(Collected data)
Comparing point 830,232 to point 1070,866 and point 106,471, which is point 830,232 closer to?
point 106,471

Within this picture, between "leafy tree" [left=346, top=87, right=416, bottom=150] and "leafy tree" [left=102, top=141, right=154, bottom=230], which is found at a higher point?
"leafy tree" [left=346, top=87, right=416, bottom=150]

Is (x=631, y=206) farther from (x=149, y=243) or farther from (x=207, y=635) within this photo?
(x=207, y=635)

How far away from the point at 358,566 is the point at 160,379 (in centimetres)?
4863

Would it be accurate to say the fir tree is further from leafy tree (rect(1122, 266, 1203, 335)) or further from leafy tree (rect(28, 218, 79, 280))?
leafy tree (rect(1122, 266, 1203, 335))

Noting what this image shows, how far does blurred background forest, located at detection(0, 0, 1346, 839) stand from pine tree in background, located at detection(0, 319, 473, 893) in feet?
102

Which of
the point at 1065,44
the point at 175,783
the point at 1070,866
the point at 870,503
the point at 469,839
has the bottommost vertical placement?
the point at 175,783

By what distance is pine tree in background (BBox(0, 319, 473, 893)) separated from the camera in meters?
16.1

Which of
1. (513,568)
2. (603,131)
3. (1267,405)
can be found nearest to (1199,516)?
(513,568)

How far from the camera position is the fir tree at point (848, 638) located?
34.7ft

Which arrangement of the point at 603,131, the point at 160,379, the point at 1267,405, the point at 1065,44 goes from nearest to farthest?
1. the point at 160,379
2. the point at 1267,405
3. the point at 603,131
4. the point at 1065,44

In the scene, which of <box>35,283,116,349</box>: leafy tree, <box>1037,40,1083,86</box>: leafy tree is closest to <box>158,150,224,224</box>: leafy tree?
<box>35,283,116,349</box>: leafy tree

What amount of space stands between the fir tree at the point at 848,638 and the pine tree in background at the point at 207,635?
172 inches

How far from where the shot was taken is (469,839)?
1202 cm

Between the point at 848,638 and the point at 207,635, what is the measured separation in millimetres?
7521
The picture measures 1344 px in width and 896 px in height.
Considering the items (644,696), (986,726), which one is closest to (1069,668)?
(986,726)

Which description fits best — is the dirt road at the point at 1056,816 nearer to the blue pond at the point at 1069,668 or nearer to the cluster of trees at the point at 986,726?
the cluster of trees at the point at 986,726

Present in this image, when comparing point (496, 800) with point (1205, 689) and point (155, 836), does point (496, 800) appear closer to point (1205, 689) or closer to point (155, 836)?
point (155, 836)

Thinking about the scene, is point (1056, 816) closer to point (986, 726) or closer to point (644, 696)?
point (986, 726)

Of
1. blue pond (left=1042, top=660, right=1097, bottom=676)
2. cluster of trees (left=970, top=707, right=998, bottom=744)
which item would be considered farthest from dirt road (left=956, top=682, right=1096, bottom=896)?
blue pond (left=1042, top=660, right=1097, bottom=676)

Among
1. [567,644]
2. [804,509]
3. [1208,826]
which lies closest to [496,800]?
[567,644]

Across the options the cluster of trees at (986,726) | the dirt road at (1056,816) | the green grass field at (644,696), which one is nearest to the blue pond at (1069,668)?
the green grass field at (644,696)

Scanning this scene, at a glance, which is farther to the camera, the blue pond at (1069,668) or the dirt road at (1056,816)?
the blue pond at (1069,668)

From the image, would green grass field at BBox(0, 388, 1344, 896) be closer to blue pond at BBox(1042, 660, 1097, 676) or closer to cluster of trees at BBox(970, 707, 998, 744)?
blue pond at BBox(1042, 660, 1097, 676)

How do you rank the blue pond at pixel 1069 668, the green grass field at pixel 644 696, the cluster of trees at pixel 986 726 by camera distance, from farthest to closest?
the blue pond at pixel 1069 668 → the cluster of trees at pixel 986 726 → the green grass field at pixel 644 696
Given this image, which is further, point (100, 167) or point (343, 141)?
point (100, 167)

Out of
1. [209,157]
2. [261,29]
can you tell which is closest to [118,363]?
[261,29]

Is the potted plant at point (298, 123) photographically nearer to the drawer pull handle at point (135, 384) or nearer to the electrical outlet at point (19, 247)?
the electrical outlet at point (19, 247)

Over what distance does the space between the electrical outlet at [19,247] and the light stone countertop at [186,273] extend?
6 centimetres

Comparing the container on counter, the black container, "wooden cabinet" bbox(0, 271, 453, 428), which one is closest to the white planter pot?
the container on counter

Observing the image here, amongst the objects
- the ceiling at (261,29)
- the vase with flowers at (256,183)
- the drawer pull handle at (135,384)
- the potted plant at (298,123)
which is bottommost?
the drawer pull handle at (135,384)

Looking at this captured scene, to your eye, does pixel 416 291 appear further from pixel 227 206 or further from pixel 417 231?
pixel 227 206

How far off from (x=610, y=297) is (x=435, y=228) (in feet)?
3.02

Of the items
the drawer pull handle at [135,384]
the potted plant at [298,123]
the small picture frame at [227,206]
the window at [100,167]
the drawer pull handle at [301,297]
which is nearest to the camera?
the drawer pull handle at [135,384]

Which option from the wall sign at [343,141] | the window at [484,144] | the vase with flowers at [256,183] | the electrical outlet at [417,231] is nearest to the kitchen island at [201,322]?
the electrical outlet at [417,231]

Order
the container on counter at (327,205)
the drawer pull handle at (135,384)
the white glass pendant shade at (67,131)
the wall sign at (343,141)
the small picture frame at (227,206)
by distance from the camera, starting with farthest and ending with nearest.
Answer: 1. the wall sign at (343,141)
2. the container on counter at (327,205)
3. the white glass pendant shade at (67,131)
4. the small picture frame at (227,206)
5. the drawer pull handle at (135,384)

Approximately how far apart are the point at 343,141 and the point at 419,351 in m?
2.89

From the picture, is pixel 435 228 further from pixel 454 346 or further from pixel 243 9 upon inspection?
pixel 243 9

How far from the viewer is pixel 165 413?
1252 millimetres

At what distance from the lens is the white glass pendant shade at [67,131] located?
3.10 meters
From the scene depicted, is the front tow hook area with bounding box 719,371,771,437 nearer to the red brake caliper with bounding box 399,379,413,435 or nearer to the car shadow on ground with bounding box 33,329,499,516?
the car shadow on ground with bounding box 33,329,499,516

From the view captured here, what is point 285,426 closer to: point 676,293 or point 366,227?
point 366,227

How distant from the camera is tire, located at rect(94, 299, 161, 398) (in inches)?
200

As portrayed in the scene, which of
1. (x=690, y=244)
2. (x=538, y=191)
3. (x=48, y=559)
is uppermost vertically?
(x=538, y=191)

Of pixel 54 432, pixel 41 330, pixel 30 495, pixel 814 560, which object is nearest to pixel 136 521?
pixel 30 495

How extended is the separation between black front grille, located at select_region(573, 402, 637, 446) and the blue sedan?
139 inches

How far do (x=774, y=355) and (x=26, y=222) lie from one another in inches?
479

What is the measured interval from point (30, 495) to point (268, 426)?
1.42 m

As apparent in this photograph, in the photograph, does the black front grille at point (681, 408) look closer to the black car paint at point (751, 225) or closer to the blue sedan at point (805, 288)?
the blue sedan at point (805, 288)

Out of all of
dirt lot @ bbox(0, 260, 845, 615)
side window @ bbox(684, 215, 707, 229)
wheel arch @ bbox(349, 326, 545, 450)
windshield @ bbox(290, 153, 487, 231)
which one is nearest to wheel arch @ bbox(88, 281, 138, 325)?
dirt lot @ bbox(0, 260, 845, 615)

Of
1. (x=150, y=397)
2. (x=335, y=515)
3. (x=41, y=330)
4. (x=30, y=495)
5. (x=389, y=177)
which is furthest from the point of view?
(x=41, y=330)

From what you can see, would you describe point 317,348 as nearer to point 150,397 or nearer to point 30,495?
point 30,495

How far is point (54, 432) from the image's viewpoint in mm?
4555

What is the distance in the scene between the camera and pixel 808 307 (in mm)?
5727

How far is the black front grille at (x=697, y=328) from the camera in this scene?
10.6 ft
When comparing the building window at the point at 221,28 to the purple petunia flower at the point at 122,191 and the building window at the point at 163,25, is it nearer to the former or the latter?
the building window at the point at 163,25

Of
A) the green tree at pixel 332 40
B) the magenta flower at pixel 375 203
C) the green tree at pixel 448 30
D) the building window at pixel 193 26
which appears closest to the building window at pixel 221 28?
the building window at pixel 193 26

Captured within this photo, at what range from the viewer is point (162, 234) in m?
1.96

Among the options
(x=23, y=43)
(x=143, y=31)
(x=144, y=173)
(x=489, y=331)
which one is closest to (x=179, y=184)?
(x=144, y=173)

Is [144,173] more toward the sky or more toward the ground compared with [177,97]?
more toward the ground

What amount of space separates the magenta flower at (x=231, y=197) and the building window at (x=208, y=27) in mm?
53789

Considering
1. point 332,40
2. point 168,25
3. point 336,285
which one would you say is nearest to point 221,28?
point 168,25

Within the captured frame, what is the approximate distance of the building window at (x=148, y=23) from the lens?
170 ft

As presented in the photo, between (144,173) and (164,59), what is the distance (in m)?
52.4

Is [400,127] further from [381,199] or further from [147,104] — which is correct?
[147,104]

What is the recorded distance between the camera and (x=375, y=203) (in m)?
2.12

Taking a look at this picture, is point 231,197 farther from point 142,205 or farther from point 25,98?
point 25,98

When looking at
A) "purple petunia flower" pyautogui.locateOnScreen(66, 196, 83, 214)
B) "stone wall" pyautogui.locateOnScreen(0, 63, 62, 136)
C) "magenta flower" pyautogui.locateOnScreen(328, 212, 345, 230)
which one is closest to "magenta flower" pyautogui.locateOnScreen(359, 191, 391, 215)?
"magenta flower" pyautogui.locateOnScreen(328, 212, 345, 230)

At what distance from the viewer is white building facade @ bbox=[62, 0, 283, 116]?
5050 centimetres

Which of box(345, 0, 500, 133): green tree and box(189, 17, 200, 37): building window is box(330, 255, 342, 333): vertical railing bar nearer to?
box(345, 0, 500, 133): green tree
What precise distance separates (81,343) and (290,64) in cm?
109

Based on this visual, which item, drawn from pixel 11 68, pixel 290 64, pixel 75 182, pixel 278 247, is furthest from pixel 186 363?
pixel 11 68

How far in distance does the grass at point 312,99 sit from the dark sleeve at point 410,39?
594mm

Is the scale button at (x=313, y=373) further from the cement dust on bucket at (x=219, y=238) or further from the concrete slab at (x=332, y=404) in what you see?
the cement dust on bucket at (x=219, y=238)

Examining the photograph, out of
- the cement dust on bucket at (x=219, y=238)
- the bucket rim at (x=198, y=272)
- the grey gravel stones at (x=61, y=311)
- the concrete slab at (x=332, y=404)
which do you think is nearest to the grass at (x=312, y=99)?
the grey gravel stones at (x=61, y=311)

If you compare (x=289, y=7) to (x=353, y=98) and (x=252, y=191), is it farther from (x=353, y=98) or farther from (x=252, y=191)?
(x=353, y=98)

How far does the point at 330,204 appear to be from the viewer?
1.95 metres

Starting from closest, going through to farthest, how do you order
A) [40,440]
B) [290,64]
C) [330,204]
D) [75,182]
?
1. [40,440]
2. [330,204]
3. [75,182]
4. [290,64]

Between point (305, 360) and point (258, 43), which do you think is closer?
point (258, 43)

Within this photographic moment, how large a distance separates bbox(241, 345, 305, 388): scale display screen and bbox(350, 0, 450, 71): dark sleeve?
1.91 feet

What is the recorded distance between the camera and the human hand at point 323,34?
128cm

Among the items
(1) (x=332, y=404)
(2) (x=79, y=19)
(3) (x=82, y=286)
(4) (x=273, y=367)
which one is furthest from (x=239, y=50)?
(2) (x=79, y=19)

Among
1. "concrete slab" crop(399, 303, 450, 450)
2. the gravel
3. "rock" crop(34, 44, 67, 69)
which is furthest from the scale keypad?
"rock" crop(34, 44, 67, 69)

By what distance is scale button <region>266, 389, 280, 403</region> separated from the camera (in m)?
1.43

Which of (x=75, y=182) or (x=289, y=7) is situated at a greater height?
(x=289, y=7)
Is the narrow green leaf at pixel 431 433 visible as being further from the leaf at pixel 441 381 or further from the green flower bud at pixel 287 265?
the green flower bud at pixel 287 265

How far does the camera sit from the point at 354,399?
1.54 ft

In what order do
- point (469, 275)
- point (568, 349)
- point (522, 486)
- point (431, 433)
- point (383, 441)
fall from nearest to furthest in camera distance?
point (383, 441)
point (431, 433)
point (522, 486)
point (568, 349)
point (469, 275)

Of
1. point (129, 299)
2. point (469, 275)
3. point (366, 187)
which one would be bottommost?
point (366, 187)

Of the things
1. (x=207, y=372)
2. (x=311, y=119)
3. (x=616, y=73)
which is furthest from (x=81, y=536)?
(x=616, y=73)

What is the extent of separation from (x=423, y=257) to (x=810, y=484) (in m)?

▶ _What to produce_:
Reproduce the stretch from the line containing "Is the narrow" through the end of the records, substituting "farthest" for "furthest" and keeping everything else unchanged.

▶ _Expected answer_:
Is the narrow green leaf at pixel 431 433 visible as being further from the leaf at pixel 441 381 or further from the green flower bud at pixel 287 265?
the green flower bud at pixel 287 265

How far does the camera sit from the point at 354,399?
1.54 ft

In what order do
- point (469, 275)
- point (568, 349)
- point (522, 486)
- point (431, 433)
- point (383, 441)
fall from nearest to farthest in camera distance?
point (383, 441)
point (431, 433)
point (522, 486)
point (568, 349)
point (469, 275)

Of
1. point (129, 299)
2. point (469, 275)
3. point (366, 187)
which one would be bottommost?
point (366, 187)

Of the things
1. (x=207, y=372)
2. (x=311, y=119)
3. (x=616, y=73)
which is farthest from (x=81, y=536)?
(x=616, y=73)

What is the extent of separation from (x=423, y=257) to (x=810, y=484) (in m)?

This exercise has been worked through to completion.